Anclado en el desamparo de esa provincia austral, Cepernic construyó su figura política a fuerza de una honestidad “casi infantil” –como describe uno de los miembros de su gabinete provincial–, una incorruptibilidad y una intransigencia pocas veces vista en la política y un modo campechano en el discurso y en el trato hacia quienes interactuaban con él. El momento más importante de su vida, claro, se produjo el 25 de mayo de 1973, cuando asumió la gobernación de Santa Cruz, y se convirtió en uno de los cinco gobernadores ligados a la Tendencia Revolucionaria Peronista.
Pero no había sido fácil su llegada al poder. Unos meses antes había sido candidateado a gobernador en un Congreso “aparateado” por la Juventud Peronista. Quienes participaron de aquel cónclave no olvidan cómo los “muchachos” se alistaron enfierrados en la puerta y pusieron las reglas claras: las armas se dejaban afuera. La pelea era contra Eulalio Encalada, un ex dirigente del gremio de petroleros y hombre de la ortodoxia sindical. Una vez “limpio” el Congreso, la Tendencia pudo elegir con libertad la fórmula gubernamental pactada: Cepernic-Encalada.
El Auténtico, octubre 1975
El croata no olvidó el apoyo recibido por la Tendencia y cuando asumió en mayo nombró varios dirigentes de la juventud en puestos estratégicos: la Dirección de Empresas Públicas, la estratégica Secretaría de Gobierno y de Cultura, entre otras. Pero tampoco se olvidó de la agenda pautada en el Congreso y de inmediato puso en marcha una serie de medidas revolucionarias para la época: proyecto de expropiación de 650 mil hectáreas de tierras en manos de ingleses, un plan de procesamiento de lana, la provisión de gas natural a la provincia y retuvo un helicóptero perteneciente a la nación para rescatar a personas aisladas por la nieve, con el argumento de que “acá es más necesario que en Buenos Aires”. Además, permitió y apoyó la filmación de La Patagonia Rebelde, dirigida por Héctor Olivera e inspirada en el libro de Osvaldo Bayer, película en la que actuó como extra el ex presidente Néstor Kirchner.

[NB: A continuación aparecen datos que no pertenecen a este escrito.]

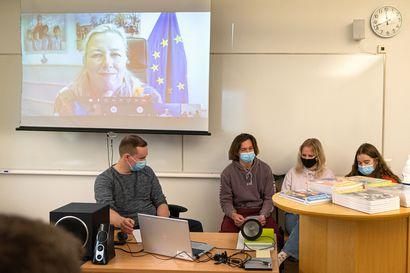 Koronapassi voisi tuoda lisää turisteja – komissaari Urpilainen virtuaalimatkaili Kuusamoon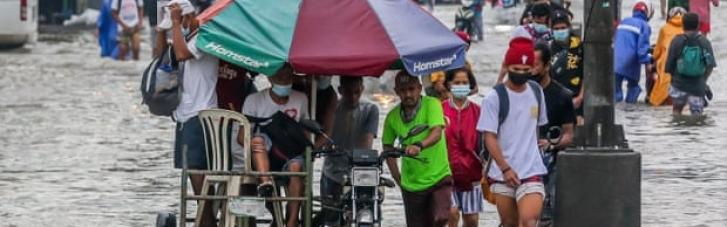 На Філіппінах через сильну повінь евакуювали 15 тисяч людей (ФОТО)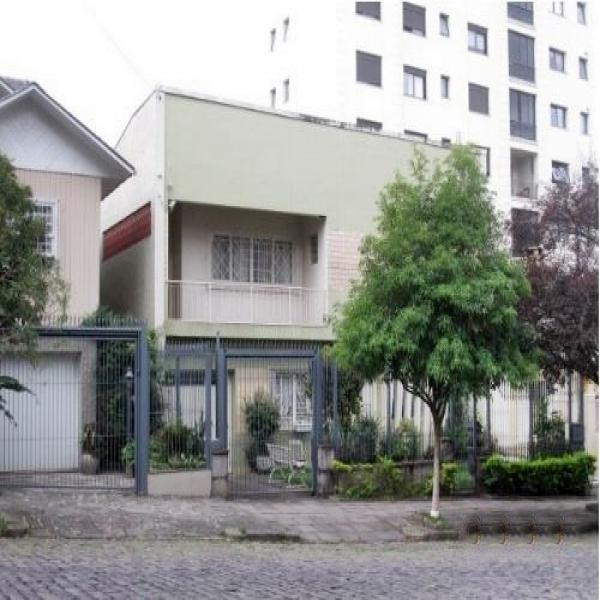 Casa Residencial em Caxias do Sul no bairro EXPOSIÇÃO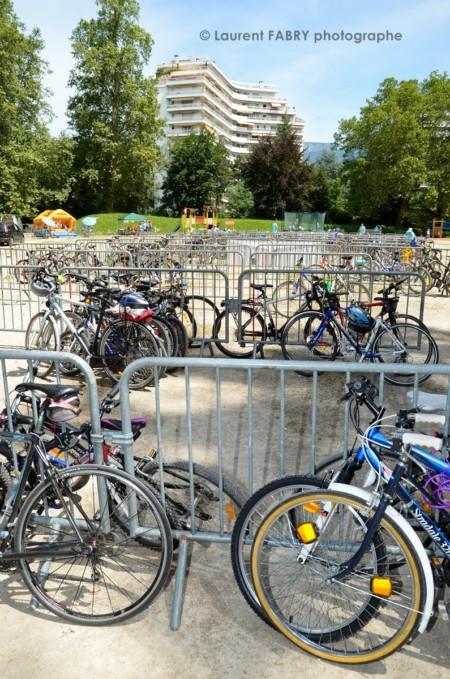 Photographe Urbanisme à Chambéry : Vélos Parqués Au Parc Du Buisson Rond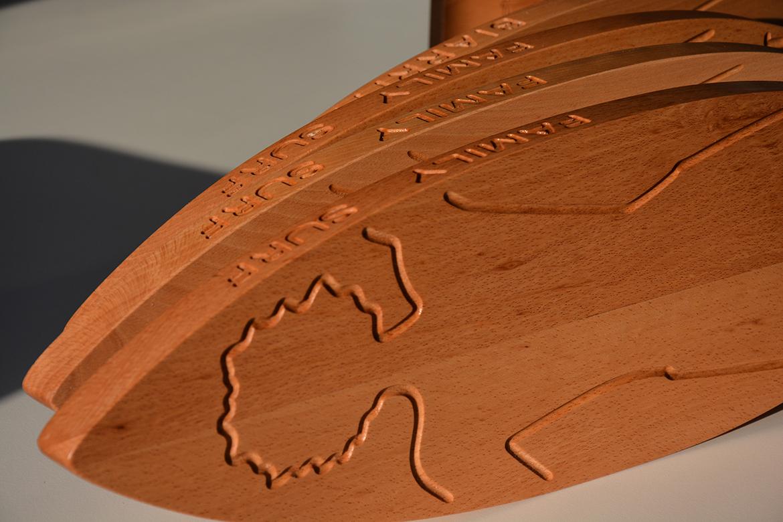 planche à découper en bois massif fabriquée au Pays Basque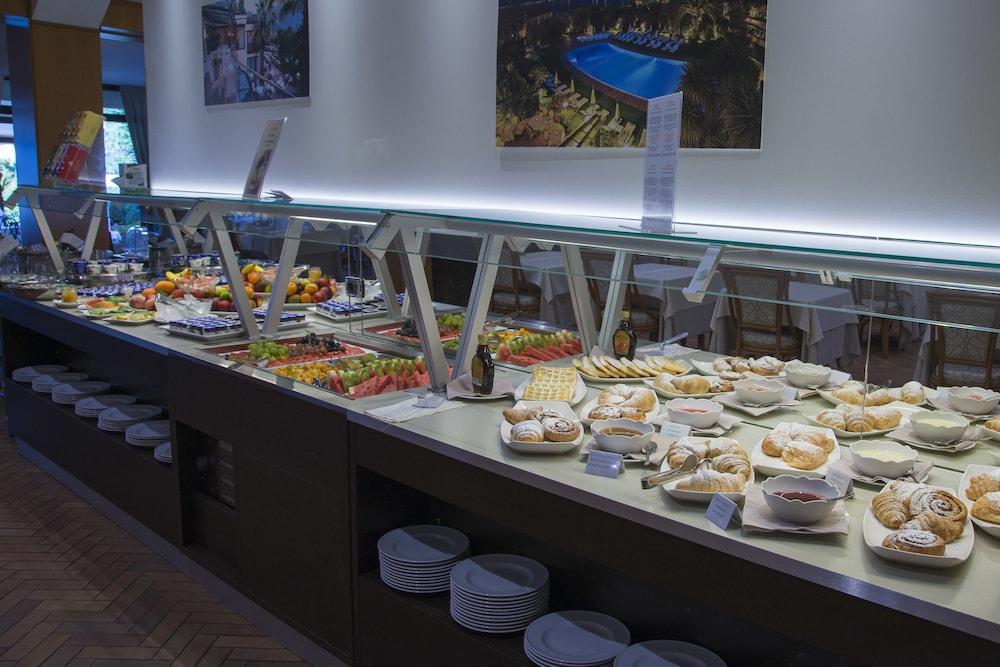 파크 호텔 임페리얼 센트로 타오 내추럴 메디컬 스파(Park Hotel Imperial Centro Tao Natural Medical Spa) Hotel Image 100 - Breakfast Area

Tras la muerte de Perón, López Rega y los suyos decidieron tocar al protegido de Perón y en julio de 1974 fue desplazado de su cargo. Fundador, en 1975, del Peronismo Auténtico –el brazo político de la organización político militar Montoneros– junto a Andrés Framini y Bidegain, fue apresado durante la dictadura militar y compartió el penal de Magdalena con Carlos Menem y Lorenzo Miguel, entre otros.

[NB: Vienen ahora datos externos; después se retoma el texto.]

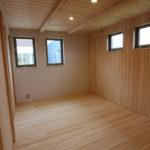 寝室も一階で今は眠れるように、広い空間にしてあり、収納も充実しているので基本一階で生活が全てできるようにしてあります。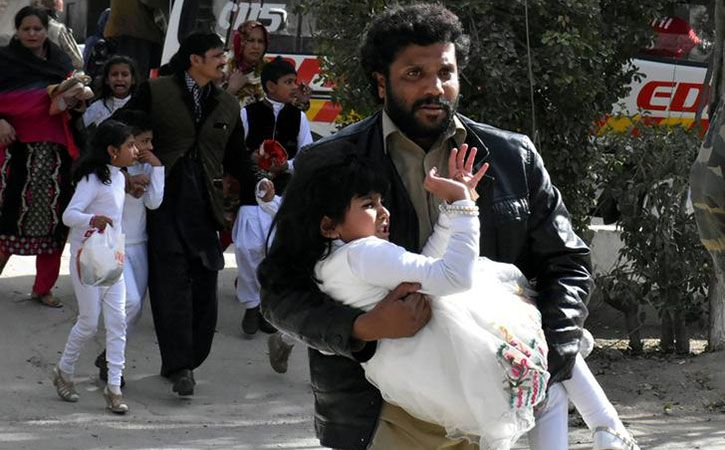 At Least 4 Killed 20 Injured In Attack On Church In Pakistan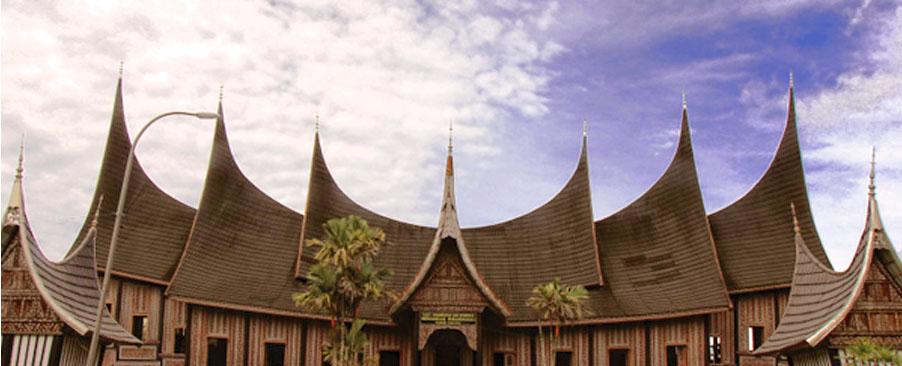 simbol-atap-rumah-adat-minangkabau-bagonjong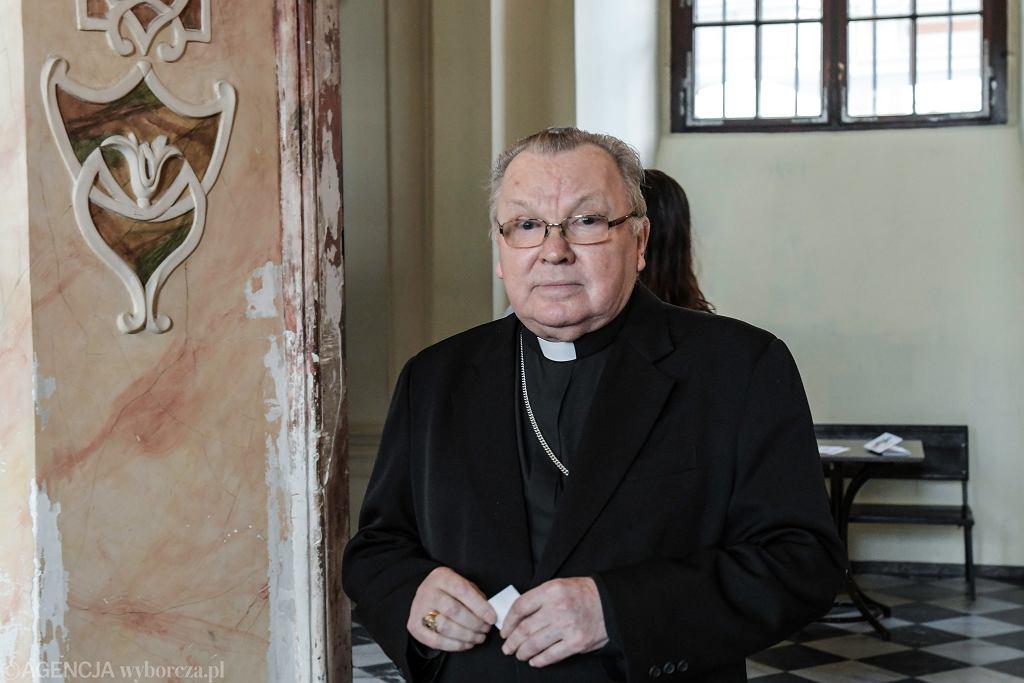 Arcybiskup Marian Gołębiewski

Casado con Sofía Vicic, quien murió en mayo de 2010, tuvo dos hijos: Mónica, que se dedica a administrar el campo de la familia, y Marcelo, quien fue intendente de Río Gallegos.
La instauración democrática ya lo encontró fuera del juego político y recién volvió a ser reivindicado en la gestión como gobernador de Kirchner. Alto, rubio, de ojos celestes, Cepernic murió el domingo pasado a los 95 años. En Santa Cruz, nadie se olvida de ese 25 de mayo de 1973, cuando después de la asunción, salió al balcón descamisado y en un gesto teatral, con temperaturas invernales, se quitó la camisa, la revoleó como un hincha de fútbol y la arrojó a la multitud que festejaba el regreso del Justicialismo al poder. No era una noche más. Esa casi madrugada, Cepernic se convertía en el “llanero solitario” –como le gustaba autodefinirse– de aquellas tierras olvidadas del sur. Un llanero solitario peronista y de izquierda.
Don Jorge
Por Osvaldo Bayer
Fue en el año 1970 que lo conocí. Viajé a Santa Cruz para iniciar la investigación de las huelgas rurales de los años 1920-22. Los fusilamientos de los peones de campo por parte del Ejército argentino durante la presidencia de Yrigoyen eran un tema del cual no se hablaba. “De eso no se habla”, era la respuesta casi obligada ante la pregunta: “¿Qué pasó en estas tierras en aquellos años?”. A don Jorge me lo presentó el doctor Paradelo, hijo de quien había sido gobernador santacruceño en el año ’58. Me dijo: “Don Jorge Cepernic, santacruceño hasta la médula de los huesos, hombre del campo y la ciudad, él te va a relatar toda la verdad”.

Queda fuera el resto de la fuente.